WebVC has not been the only effort made by MPEG to develop an Option 1 video coding standard (i.e. a standard for which only Option 1 patent declarations have been made). A second effort, called Internet Video Coding (IVC), was concluded in 2017 with the release of the IVC FDIS. Verification Tests performed showed that IVC exceeded in performance the best profile of AVC, by then a 14 years old standard. Three companies made Option 2 patent declarations that did not contain any detail about the allegedly infringed technologies. Therefore, MPEG could not remove the technologies in IVC that the companies claimed infringed their patents.

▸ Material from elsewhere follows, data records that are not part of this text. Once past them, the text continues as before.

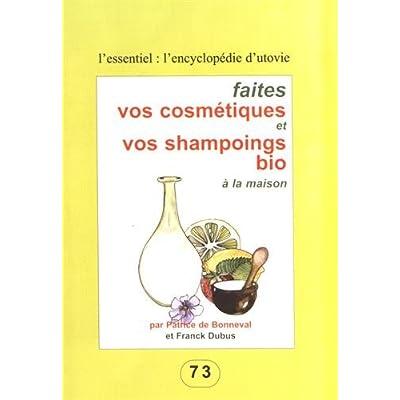 Faites vos cosmétiques et vos shampoings bio et naturels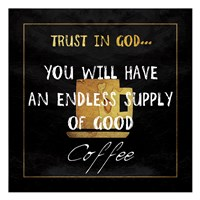 God's Coffee Fine Art Print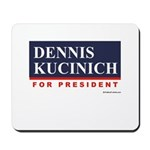 Dennis Kucinich for President Mousepad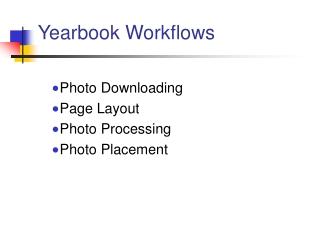 Yearbook Workflows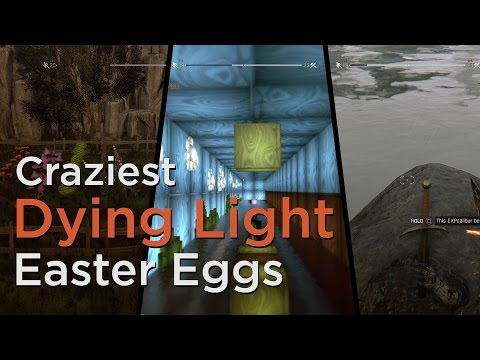 Craziest Dying Light Easter Eggs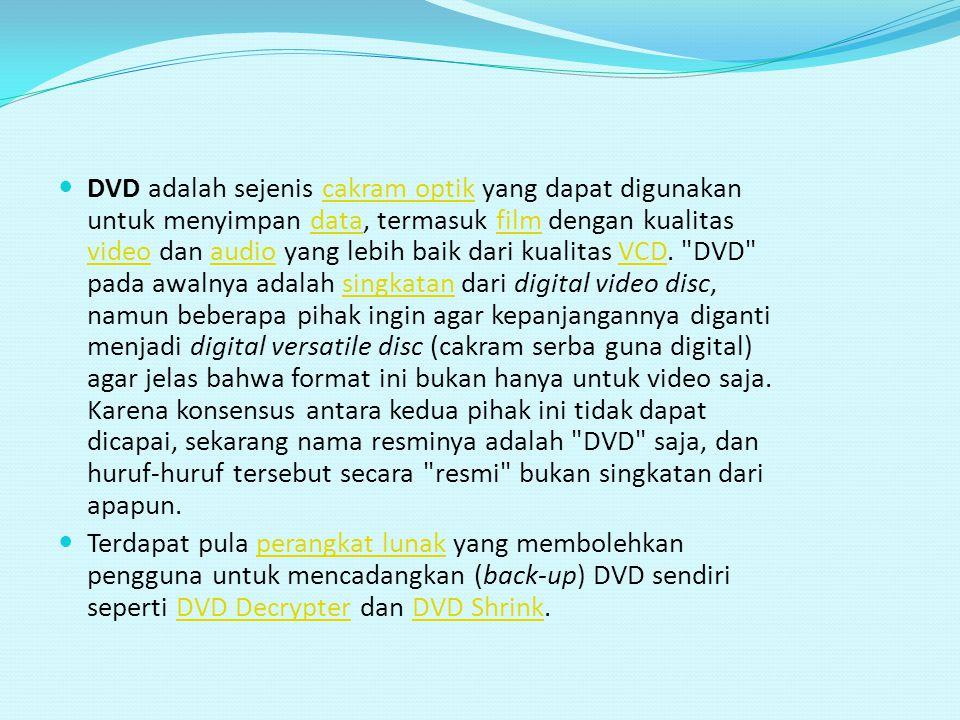 DVD adalah sejenis cakram optik yang dapat digunakan untuk menyimpan data, termasuk film dengan kualitas video dan audio yang lebih baik dari kualitas VCD. DVD pada awalnya adalah singkatan dari digital video disc, namun beberapa pihak ingin agar kepanjangannya diganti menjadi digital versatile disc (cakram serba guna digital) agar jelas bahwa format ini bukan hanya untuk video saja. Karena konsensus antara kedua pihak ini tidak dapat dicapai, sekarang nama resminya adalah DVD saja, dan huruf-huruf tersebut secara resmi bukan singkatan dari apapun.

Twelfth Video Coding Standard

MPEG achieved a different result with its third attempt at developing an Option 1 video coding standard. The proposal made by a company in response to an MPEG Call for Proposals was reviewed by MPEG and achieved FDIS stage with the name of Video Coding for Browsers (VCB). However, a company made an Option 3 patent declaration that, like those made against IVC, did not contain any detail that would enable MPEG to remove the allegedly infringing technologies. Eventually ISO did not publish VCB.

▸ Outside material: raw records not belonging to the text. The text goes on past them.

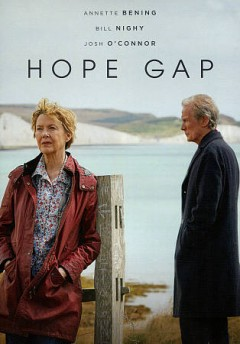 Hope gap / Screen Yorkshire, Sampsonic Media and Creative Media Investments present ; in association with LipSync ; an Origin Pictures production ; produced by David M. Thompson, Sarada McDermott ; written and directed by William Nicholson.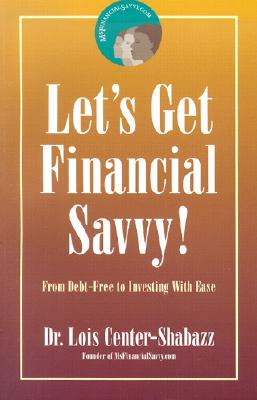 Click for a larger image of Lets Get Financial Savvy!: From Debt Free to Investing With Ease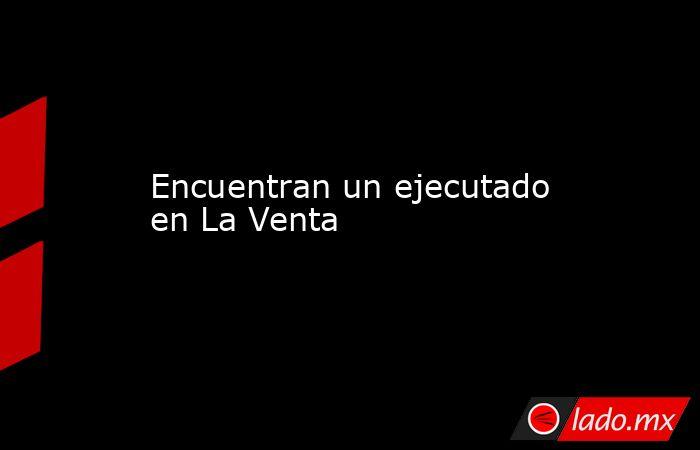 Encuentran un ejecutado en La Venta. Noticias en tiempo real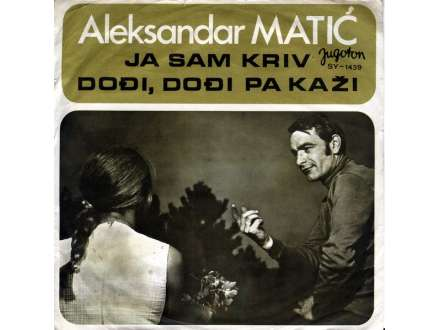 Aca Matić - Ja Sam Kriv / Dođi, Dođi Pa Kaži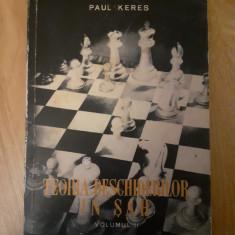PAUL KERES - TEORIA DESCHIDERILOR ÎN ȘAH - VOL II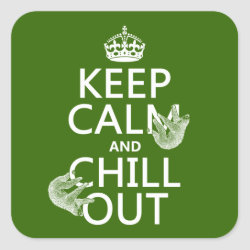 Square Sticker with Keep Calm and Chill Out (sloths) design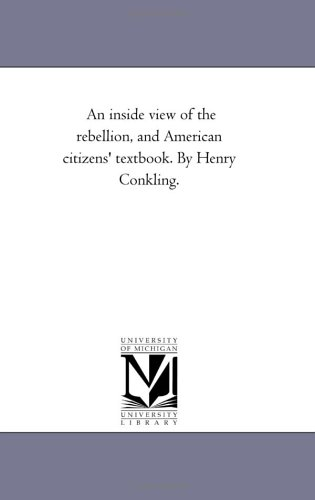 Download An inside view of the rebellion, and American citizens' textbook. By Henry Conkling. pdf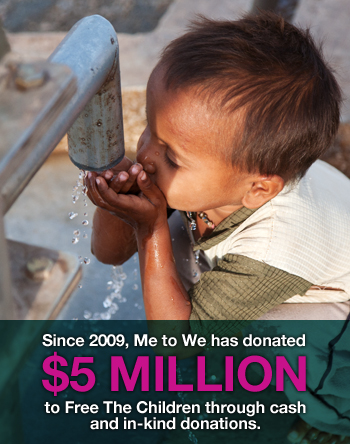 Since 2009, Me to We has donated 5 million to Free The Children through cash and in-kind donations.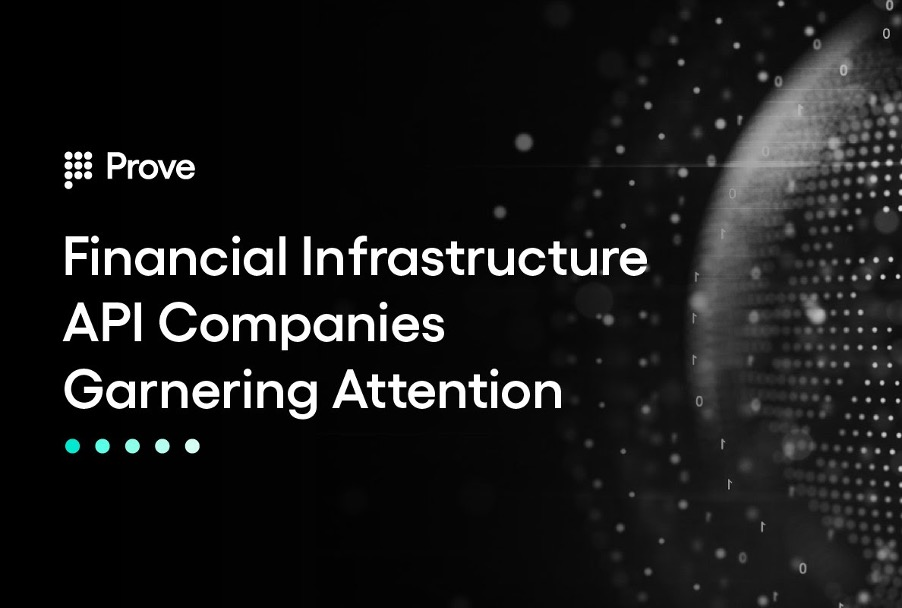 Financial Infrastructure API Companies Garnering Attention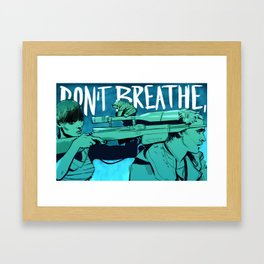 Don't Breathe Framed Art Print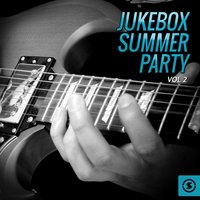 Jukebox Summer Party, Vol. 2 — сборник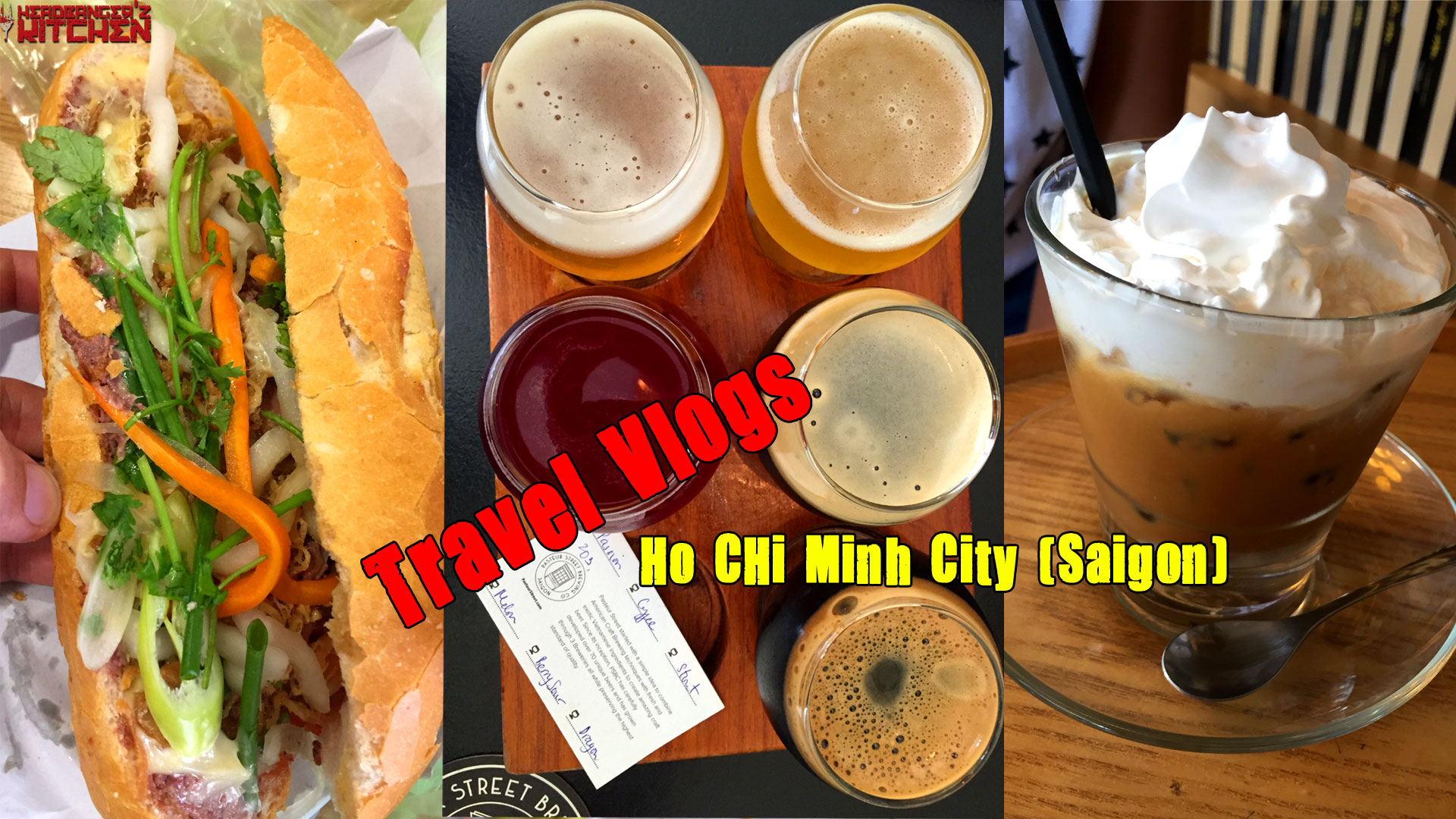 Vietnam Travel Vlog - Ho Chi Minh City (Saigon) - Street Food, Craft Breweries & More - Headbanger's Kitchen - Keto All The Way!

Today ISO and IEC have disabled the possibility for companies to make Option 3 patent declar­ations without details (a policy that ITU, even before, had not allowed). As the VCB approval process has been completed, it is not possible to resume the study of VCB if MPEG does not restart the process. Therefore, VCB is likely to remain unpublished and therefore not an ISO standard.

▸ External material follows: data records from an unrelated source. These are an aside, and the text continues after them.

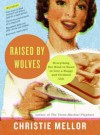 Raised by Wolves: Everything You Need to Know to Live a Happy and Civili - Christie Mellor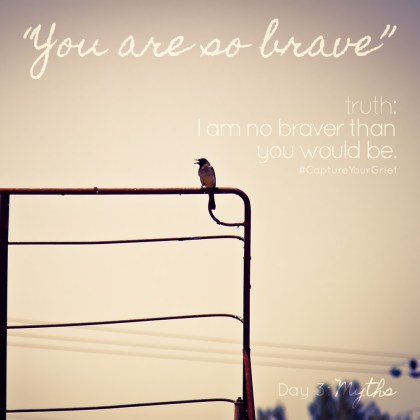 "Day 3: Myths - ""You are so brave"" - Truth: I am no braver than you would be. #CaptureYourGrief"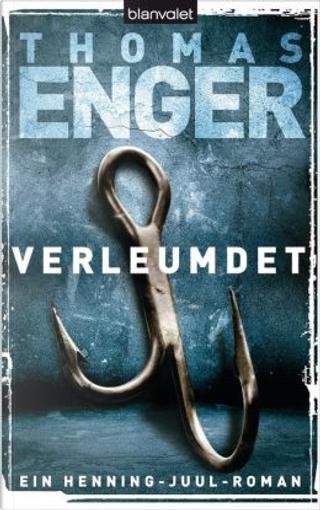 Verleumdet by Thomas Enger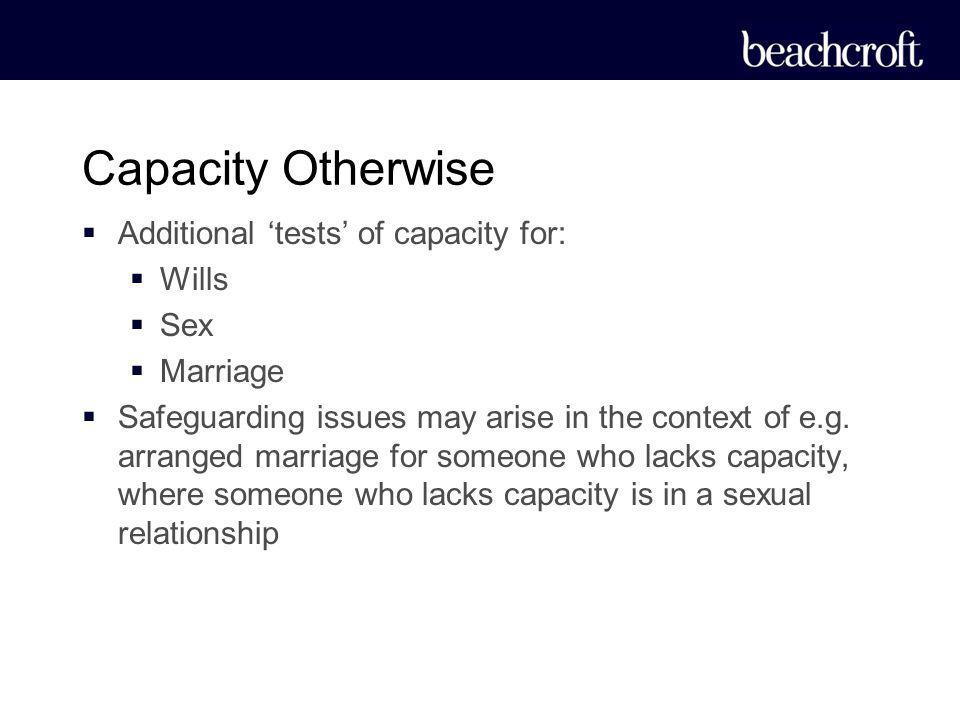 Capacity Otherwise Additional 'tests' of capacity for: Wills Sex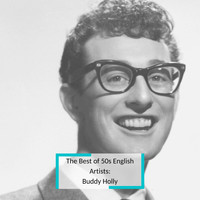 Buddy Holly - The Best of 50s English Artists: Buddy Holly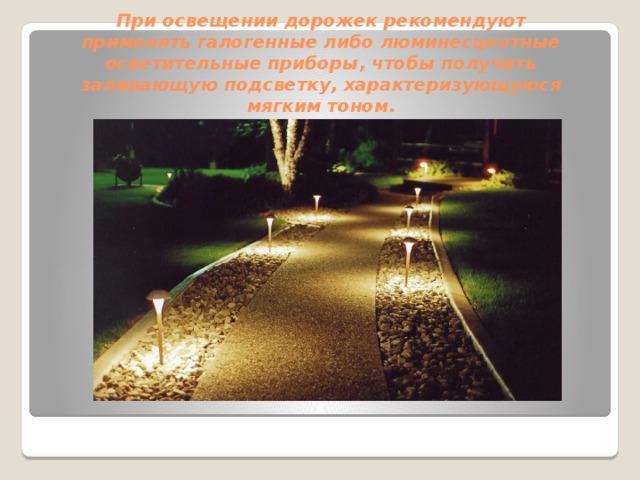 При освещении дорожек рекомендуют применять галогенные либо люминесцентные осветительные приборы, чтобы получить заливающую подсветку, характеризующуюся мягким тоном.
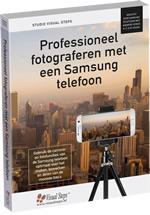 Professioneel fotograferen met een Samsung telefoon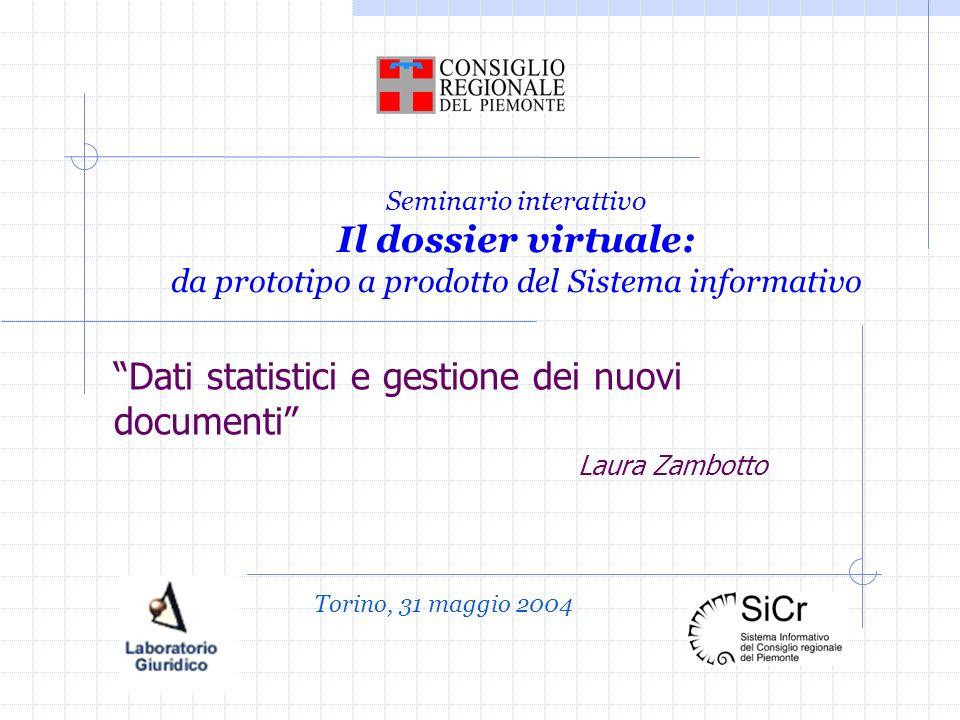 Seminario interattivo Il dossier virtuale: da prototipo a prodotto del Sistema informativo Dati statistici e gestione dei nuovi documenti Laura Zambotto Torino, 31 maggio 2004
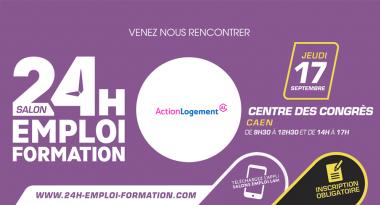 Normandie : Participez au Salon 24H pour l'Emploi et la Formation le 17 septembre à Caen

Thirteenth Video Coding Standard

For the fourth time MPEG and ITU are collaborating in the development of a new video coding standard with the target of a 50% reduction of bitrate compared to HEVC. The development of Versatile Video Coding (VVC), as the new standard is called, is still under way and involves some 250 experts attending VVC sessions. MPEG expects Versatile Video Coding (VVC) to reach the FDIS stage in July 2020 for the key compression engine. Other components, such as high-level syntax or SEI messages will likely be released later.

Fourteenth Video Coding Standard

Thirteen is a large number for video coding standards but this number should be measured against the number of years covered – close to 40. In this long period of time we have gone from 3 initial standards that were mostly application/industry-specific (H.120, MPEG-1 and H.261) to a series of generic (i.e. industry-neutral) standards (MPEG-2, MPEG-4 Visual, MPEG-4 AVC and HEVC) and then to a group of standards that sought to achieve Option 1 status (WebVC, IVC and VCB). Other proprietary video coding formats that have found significant use in the market point to the fact that MPEG cannot stay forever in its ivory tower of “best video coding standards no matter what”. MPEG has to face the reality of a market that becomes more and more diversified and where – unlike the golden age of a single coding standard – there is no longer one size that fits all.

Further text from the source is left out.